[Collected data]
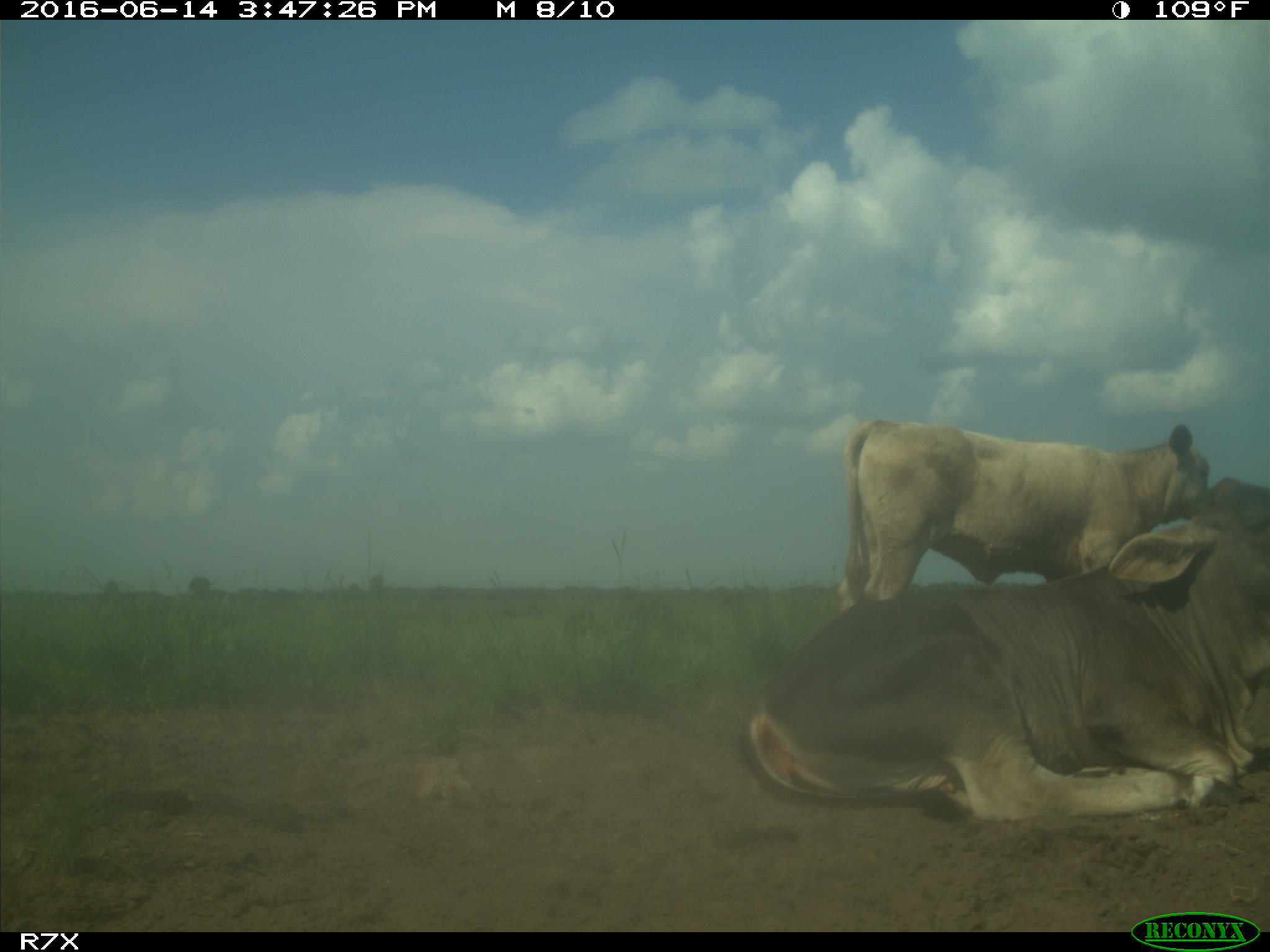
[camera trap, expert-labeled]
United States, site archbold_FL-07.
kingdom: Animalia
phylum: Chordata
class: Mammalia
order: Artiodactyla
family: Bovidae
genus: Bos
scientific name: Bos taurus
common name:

=== PROBLEM ===
Your answer must be an exact repeat of the records above, with no pictures in it.

=== FINAL ANSWER ===
[camera trap, expert-labeled]
United States, site archbold_FL-07.
kingdom: Animalia
phylum: Chordata
class: Mammalia
order: Artiodactyla
family: Bovidae
genus: Bos
scientific name: Bos taurus
common name:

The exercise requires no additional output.